### [Activity]
The whole listing, from first line to last: copy it exactly.

### [Records]
++++++

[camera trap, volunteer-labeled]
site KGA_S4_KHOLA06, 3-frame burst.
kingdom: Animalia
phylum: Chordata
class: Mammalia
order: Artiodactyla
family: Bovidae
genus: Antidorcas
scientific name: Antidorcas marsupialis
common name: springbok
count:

++++++

### [Result of this task]
[camera trap, volunteer-labeled]
site KGA_S4_KHOLA06, 3-frame burst.
kingdom: Animalia
phylum: Chordata
class: Mammalia
order: Artiodactyla
family: Bovidae
genus: Antidorcas
scientific name: Antidorcas marsupialis
common name: springbok
count:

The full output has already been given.